Locate "With this photo" in the data below, then output the line it is on and all following lines through the last, word for word. Skip any pictures.

> Data to use
>> BEGIN
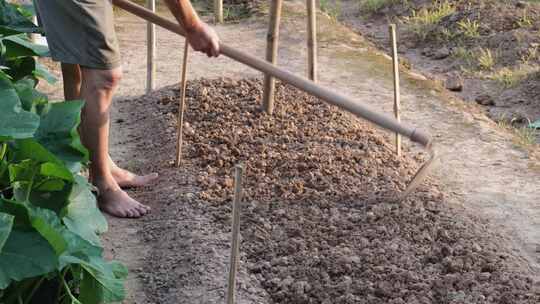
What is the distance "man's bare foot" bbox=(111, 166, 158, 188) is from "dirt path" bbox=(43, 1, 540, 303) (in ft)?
0.17

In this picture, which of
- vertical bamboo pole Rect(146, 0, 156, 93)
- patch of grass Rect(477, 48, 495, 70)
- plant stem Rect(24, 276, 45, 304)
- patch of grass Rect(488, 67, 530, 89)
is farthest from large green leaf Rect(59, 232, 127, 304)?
patch of grass Rect(477, 48, 495, 70)

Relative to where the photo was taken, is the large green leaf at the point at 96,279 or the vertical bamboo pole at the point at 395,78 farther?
the vertical bamboo pole at the point at 395,78

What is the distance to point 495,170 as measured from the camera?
4902 mm

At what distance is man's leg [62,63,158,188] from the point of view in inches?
166

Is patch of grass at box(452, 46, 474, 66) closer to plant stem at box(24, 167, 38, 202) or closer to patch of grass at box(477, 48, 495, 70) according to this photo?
patch of grass at box(477, 48, 495, 70)

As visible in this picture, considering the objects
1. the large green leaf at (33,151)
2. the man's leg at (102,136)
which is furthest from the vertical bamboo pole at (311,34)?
the large green leaf at (33,151)

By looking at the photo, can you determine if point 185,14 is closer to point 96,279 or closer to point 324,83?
point 96,279

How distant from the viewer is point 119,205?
4.29m

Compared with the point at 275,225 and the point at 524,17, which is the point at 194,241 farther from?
the point at 524,17

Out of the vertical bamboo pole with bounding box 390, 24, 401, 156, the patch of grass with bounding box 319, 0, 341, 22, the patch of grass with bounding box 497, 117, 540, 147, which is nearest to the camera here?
the vertical bamboo pole with bounding box 390, 24, 401, 156

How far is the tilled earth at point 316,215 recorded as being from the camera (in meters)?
3.67

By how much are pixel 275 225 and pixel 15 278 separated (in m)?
1.54

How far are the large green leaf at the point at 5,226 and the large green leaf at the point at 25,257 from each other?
0.09 metres

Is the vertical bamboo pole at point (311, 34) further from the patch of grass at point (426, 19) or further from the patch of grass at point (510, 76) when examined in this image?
the patch of grass at point (426, 19)
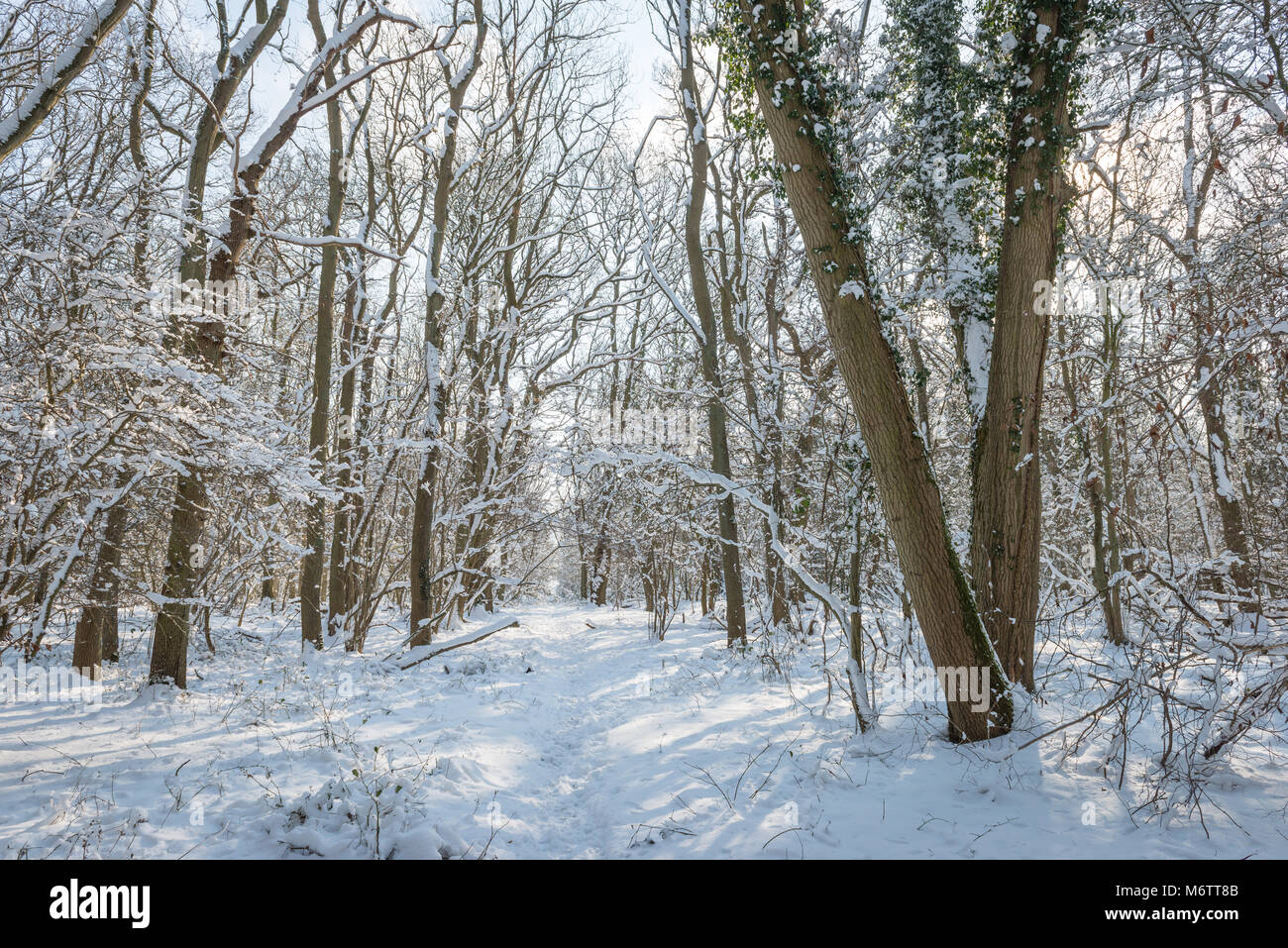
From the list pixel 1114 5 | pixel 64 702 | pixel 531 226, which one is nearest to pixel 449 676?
pixel 64 702

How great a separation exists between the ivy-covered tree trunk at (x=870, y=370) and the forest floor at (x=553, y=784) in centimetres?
64

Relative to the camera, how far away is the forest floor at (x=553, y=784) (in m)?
3.30

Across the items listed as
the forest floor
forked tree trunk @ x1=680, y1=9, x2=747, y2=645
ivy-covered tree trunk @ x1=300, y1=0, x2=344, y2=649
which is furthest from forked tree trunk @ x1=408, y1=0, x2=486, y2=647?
forked tree trunk @ x1=680, y1=9, x2=747, y2=645

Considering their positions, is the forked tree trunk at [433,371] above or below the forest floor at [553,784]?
above

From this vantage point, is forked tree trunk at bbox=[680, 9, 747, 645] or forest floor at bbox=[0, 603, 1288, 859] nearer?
forest floor at bbox=[0, 603, 1288, 859]

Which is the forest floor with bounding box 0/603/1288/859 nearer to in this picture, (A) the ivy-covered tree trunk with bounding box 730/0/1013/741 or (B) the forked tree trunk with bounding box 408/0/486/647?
(A) the ivy-covered tree trunk with bounding box 730/0/1013/741

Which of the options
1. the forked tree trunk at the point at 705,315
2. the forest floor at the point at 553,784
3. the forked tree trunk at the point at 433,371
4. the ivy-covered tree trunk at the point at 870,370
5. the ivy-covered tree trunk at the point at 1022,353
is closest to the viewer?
the forest floor at the point at 553,784

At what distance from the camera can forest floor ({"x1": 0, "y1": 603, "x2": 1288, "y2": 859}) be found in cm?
330

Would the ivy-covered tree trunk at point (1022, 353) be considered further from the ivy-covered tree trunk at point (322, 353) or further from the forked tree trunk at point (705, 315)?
the ivy-covered tree trunk at point (322, 353)

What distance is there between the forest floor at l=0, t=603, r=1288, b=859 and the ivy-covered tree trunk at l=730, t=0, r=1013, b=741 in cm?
64

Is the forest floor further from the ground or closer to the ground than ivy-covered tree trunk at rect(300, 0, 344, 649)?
closer to the ground

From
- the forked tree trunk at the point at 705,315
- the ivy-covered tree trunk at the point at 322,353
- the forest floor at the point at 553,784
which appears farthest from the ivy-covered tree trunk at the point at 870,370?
the ivy-covered tree trunk at the point at 322,353

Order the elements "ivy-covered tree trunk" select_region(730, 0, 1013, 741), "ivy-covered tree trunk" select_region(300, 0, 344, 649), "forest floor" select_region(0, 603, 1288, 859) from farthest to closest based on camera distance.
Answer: "ivy-covered tree trunk" select_region(300, 0, 344, 649)
"ivy-covered tree trunk" select_region(730, 0, 1013, 741)
"forest floor" select_region(0, 603, 1288, 859)
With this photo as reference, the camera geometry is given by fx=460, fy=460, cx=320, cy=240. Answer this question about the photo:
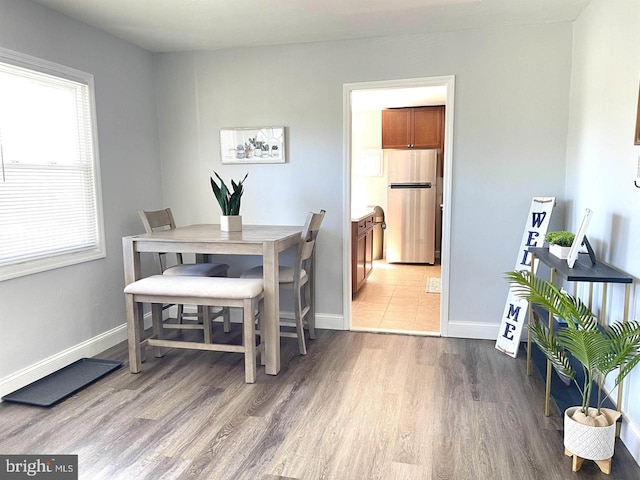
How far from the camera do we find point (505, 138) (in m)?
3.40

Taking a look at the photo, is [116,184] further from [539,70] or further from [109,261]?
[539,70]

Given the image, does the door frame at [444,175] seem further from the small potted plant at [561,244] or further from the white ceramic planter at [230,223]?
the small potted plant at [561,244]

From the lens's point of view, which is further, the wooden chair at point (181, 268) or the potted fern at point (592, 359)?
the wooden chair at point (181, 268)

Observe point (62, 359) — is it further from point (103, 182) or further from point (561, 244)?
point (561, 244)

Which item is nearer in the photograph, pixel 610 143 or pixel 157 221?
pixel 610 143

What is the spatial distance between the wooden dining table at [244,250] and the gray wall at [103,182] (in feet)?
Result: 1.54

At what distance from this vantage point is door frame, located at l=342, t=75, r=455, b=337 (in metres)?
3.47

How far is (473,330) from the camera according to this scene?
362cm

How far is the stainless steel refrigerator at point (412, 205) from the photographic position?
6.65m

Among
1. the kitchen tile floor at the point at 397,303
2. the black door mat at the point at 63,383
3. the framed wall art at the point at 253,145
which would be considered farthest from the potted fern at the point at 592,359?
the black door mat at the point at 63,383

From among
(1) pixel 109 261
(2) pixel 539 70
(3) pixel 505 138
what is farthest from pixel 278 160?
(2) pixel 539 70

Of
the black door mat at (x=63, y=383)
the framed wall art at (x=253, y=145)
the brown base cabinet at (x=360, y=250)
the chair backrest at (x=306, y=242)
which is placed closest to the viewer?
the black door mat at (x=63, y=383)

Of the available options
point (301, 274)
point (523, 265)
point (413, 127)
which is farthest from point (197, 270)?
point (413, 127)

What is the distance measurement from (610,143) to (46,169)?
3317mm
>> END
> Task answer
With this photo as reference, the camera geometry is given by fx=460, fy=460, cx=320, cy=240. Answer this question about the photo:
How far from the camera do we find point (505, 138) (in m)?
3.40

Taking a look at the photo, is [116,184] further from [539,70] or further from [109,261]?
[539,70]

Given the image, does the door frame at [444,175] seem further from the small potted plant at [561,244] or further from the white ceramic planter at [230,223]?
the small potted plant at [561,244]

From the lens's point of view, which is further, the wooden chair at point (181, 268) or the potted fern at point (592, 359)?
the wooden chair at point (181, 268)

Observe point (62, 359) — is it further from point (103, 182) or further from point (561, 244)?
point (561, 244)

Which item is nearer in the photograph, pixel 610 143 or pixel 157 221?
pixel 610 143

What is the spatial distance between the wooden dining table at [244,250] and the gray wall at [103,182] (in feet)?
Result: 1.54

At what distance from this vantage point is door frame, located at l=342, t=75, r=455, b=337 (in metres)?
3.47

How far is (473,330) from the camera according to this scene?
362cm

How far is the stainless steel refrigerator at point (412, 205) from the photographic position?
6.65m

Among
1. the kitchen tile floor at the point at 397,303
2. the black door mat at the point at 63,383
3. the framed wall art at the point at 253,145
which would be considered farthest from the potted fern at the point at 592,359?
the black door mat at the point at 63,383

From among
(1) pixel 109 261
(2) pixel 539 70
(3) pixel 505 138
what is farthest from pixel 278 160?
(2) pixel 539 70

Of
the black door mat at (x=63, y=383)
the framed wall art at (x=253, y=145)
the brown base cabinet at (x=360, y=250)
the chair backrest at (x=306, y=242)
which is placed closest to the viewer?
the black door mat at (x=63, y=383)

Of the available options
point (301, 274)
point (523, 265)
point (413, 127)
which is farthest from point (197, 270)?
point (413, 127)

What is the distance measurement from (610,143) to (46,169)?
3317mm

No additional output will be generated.